‘Cosmopolitan’ Magazine Editor Helen Gurley Brown Dies at age 90

'Cosmopolitan Magazine' Editor Helen Gurley Brown Dies at age 90

Former Cosmopolitan Magazine editor Helen Gurley Brown died early Monday morning. The editor, who maintained the groundbreaking magazine in the early 1960s, revolutionized the magazine and helped transform the publication into a platform that some argue became one of the most influential sources for female sexual empowerment of the era.

Brown is responsible for the book Sex and the Single Girl and, upon taking over the publication in 1965, added her frank tone to the magazine and imbued it with the sense of sexuality it’s become known for today. She ruled the magazine for nearly 32 years. I don’t know much about the magazine world, but that is a very successful run in the volatile world of publication, which is always changing and evolving. For someone to have that strong a hold on a publication for that amount of time is, by all stretches of the imagination, a legacy.
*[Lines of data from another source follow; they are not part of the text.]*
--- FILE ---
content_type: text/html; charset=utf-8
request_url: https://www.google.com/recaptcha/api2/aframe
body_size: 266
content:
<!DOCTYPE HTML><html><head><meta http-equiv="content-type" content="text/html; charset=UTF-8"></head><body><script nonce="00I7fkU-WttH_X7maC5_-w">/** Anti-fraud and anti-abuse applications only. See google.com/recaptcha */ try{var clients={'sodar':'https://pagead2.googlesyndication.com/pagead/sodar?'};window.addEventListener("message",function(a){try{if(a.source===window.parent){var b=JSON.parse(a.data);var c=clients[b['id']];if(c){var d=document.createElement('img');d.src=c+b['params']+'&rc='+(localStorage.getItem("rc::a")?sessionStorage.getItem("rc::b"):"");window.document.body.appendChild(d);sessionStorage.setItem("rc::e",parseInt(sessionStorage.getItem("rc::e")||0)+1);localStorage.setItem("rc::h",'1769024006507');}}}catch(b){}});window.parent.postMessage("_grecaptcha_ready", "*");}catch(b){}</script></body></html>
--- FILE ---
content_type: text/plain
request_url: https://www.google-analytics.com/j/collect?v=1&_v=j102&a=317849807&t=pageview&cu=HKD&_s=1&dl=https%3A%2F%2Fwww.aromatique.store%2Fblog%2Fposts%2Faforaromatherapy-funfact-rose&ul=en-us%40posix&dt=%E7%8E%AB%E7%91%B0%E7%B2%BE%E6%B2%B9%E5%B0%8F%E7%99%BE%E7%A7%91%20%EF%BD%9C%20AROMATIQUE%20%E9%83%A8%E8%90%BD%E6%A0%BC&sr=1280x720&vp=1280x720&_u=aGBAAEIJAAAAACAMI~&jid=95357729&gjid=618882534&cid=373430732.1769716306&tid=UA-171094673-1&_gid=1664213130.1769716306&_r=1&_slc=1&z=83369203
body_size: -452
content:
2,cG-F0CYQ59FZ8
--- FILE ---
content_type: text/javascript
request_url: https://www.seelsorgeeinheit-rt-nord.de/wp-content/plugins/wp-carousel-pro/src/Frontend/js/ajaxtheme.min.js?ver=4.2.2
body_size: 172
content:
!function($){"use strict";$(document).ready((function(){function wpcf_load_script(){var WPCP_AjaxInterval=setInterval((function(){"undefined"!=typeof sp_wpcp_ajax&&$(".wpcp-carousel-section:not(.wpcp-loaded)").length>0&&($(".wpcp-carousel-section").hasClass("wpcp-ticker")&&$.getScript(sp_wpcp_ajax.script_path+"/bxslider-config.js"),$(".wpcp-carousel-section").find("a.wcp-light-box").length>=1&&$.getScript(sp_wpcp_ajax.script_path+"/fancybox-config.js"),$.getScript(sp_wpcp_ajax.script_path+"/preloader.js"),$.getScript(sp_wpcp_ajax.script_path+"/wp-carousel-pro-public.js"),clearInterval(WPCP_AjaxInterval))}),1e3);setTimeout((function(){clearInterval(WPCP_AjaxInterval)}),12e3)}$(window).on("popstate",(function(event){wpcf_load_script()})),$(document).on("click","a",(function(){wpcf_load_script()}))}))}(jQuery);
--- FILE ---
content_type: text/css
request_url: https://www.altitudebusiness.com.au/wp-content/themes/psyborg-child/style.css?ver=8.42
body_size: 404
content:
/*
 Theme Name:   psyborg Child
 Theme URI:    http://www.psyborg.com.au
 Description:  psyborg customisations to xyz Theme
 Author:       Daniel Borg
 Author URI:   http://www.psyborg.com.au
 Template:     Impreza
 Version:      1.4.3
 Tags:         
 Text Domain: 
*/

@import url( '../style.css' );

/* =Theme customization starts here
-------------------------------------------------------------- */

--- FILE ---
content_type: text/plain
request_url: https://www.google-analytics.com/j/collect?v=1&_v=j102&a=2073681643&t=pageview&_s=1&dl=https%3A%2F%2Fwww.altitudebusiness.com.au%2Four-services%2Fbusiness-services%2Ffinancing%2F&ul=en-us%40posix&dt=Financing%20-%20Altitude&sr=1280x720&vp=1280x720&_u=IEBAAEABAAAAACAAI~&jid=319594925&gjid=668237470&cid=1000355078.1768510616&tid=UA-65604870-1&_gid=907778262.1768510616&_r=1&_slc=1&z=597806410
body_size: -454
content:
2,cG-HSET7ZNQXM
A spokesman for the Hearst Corporation, the company that owns Cosmo, said that Brown died in the New York Presbyterian/Columbia hospital early Monday morning. The statement reads: “It would be hard to overstate the importance to Hearst of her success with Cosmopolitan, or the value of the friendship many of us enjoyed with her. Helen was one of the world’s most recognized magazine editors and book authors, and a true pioneer for women in journalism — and beyond.”

This great industry voice will surely be missed and her contributions to the magazine industry and her fearless attitude, which helped break barriers of all kinds, will surely be remembered.